Caso polêmico encerrado em 2009 ainda divide opinião de especialistas em Direito
Há dez anos, o Brasil parava para assistir ao desenrolar da história de Sean Goldman. O menino de nove anos era o centro de uma batalha judicial que havia começado em 2004. No início do caso, ele, com quase quatro anos de idade, havia feito uma viagem de férias para o Brasil em companhia de sua mãe, Bruna Bianchi, então casada com o pai do menino, David Goldman, com quem residia nos Estados Unidos.
Durante a viagem, porém, Bruna decidiu não retornar para os EUA e entrou com um pedido de divórcio e guarda no Rio de Janeiro. David fez o mesmo de seu país natal, alegando violação da Convenção de Haia, que trata sobre o compromisso dos países em casos de sequestro internacional de menores, e do qual o Brasil é signatário.
A batalha judicial teve desfecho na véspera de Natal de 2009, quando o ministro do STF, Gilmar Mendes, concedeu guarda ao pai (a mãe, Bruna, morreu no meio do processo, em 2008), que levou o menino de volta para os Estados Unidos. O caso, que moveu até uma conversa entre os então presidentes Barack Obama e Lula, teve grande repercussão na imprensa, movendo paixões entre as duas nações.
Especialistas apontam, no entanto, que a condução do processo no Brasil desrespeitou as normas da convenção de Haia, de 1980. Apesar do nome “sequestro” parecer forte para leigos, a advogada especializada em Direito da Família, Silvia Felipe Marzagão, do escritório Silvia Felipe e Eleonora Mattos Advogadas, afirma que esta posição do Brasil é relativamente comum. E prejudicial.
“A nomenclatura tem um peso, pois parece algo que remete à violência, mas trata-se de um sequestro civil e não criminal. Levar, ou permanecer em algum lugar que não seja a residência habitual da criança, sem autorização do outro guardião, já configura o sequestro de acordo com a convenção”, afirma.
E, segundo a especialista, o caso é apenas mais um dos que demonstram a falta de cumprimento do Brasil em relação à convenção. A atitude do país, aponta Silvia, é “bastante” grave.
“A convenção exige que os países signatários devolvam a criança para o seu país de origem com rapidez, sem questionar a questão em si da guarda, o que deve ser feito no local de residência da criança. O Brasil, ao contrário, revê o processo de guarda antes de definir se a criança será ou não repatriada”, afirma.

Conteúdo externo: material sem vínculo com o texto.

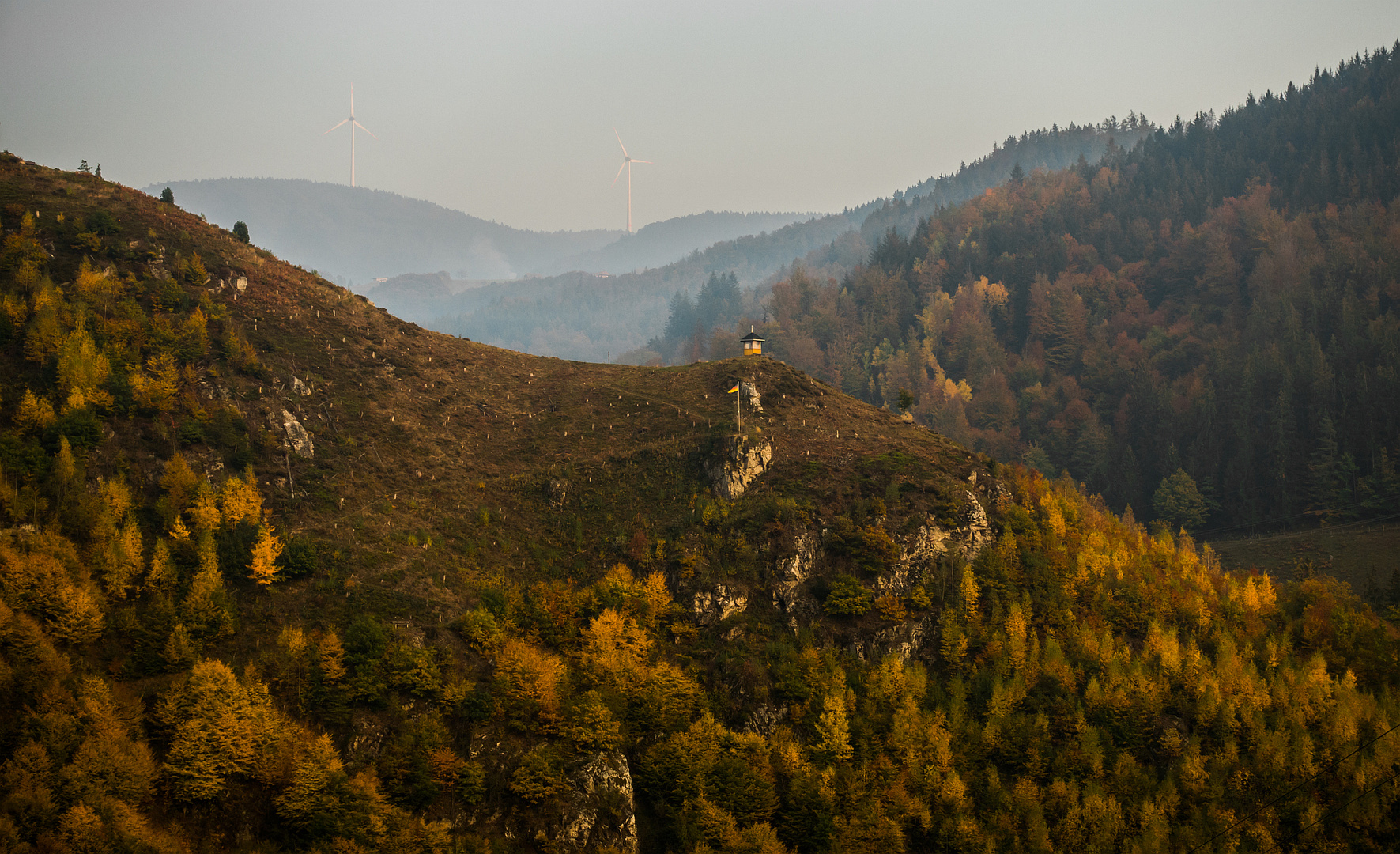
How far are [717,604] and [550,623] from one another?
49.6ft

Outro caso que chamou atenção na mídia foi o da brasileira que fugiu, em 2016, da Dinamarca com as filhas em meio a uma disputa judicial pela guarda, alegando abuso e violência doméstica por parte do pai, que havia, no entanto, ganhado o direito à guarda dos menores. Ela pedia refúgio no Brasil. Em 2017, a Justiça determinou o regresso das crianças ao país europeu.

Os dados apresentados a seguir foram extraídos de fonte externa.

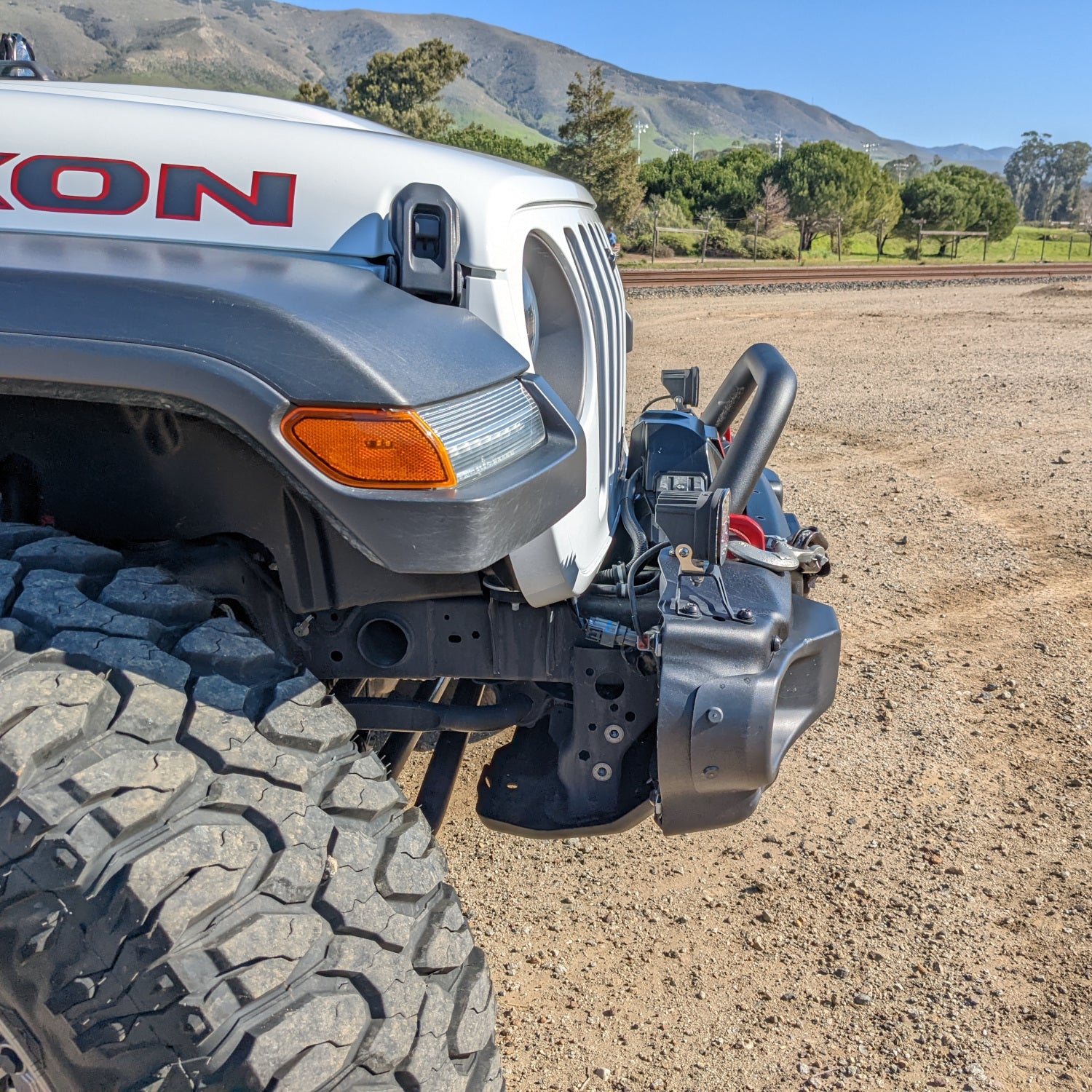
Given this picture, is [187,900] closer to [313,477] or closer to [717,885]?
[313,477]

“É importante ressaltar que, independente das demais acusações e outros processos judiciais, a guarda precisa ser vista na ótica do país de residência da criança. A lei existe por diversos motivos e é para proteger a criança, sempre. É importante que isso fique claro, que respeitar a convenção é fundamental para o Brasil e para as famílias brasileiras também”, reafirma Silvia.
O que é estabelecido em Haia
A Convenção estabelece que o ato ilícito ocorre quando há violação do direito de guarda, atribuído individual ou conjuntamente pela lei do Estado na qual a criança residia antes de sua remoção.

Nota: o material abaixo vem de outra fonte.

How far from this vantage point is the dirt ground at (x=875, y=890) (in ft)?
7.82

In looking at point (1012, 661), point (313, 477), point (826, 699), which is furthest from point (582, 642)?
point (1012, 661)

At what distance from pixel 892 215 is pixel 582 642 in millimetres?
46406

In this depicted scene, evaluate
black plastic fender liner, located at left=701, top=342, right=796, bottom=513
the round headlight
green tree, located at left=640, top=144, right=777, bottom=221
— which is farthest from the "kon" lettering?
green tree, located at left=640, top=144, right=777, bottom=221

No caso de Bruna, por exemplo, que ainda era casada com David Goldman quando veio ao Brasil com Sean, qualquer contestação a respeito da guarda de Sean deveria ter sido feita nos Estados Unidos, local de residência da criança e dos pais. A decisão da justiça brasileira, mantida em mais de uma instância, de conceder a guarda à mãe, contrariou então a Convenção de Haia.
Sair do país de origem para outro país com os filhos como “alternativa” para o ganho da guarda é relativamente comum, afirma Silvia, mas “altamente prejudicial a saúde mental dos filhos, que ficam suscetíveis ao comportamento dos adultos que pode, muitas vezes, carregar outras intenções”, finaliza.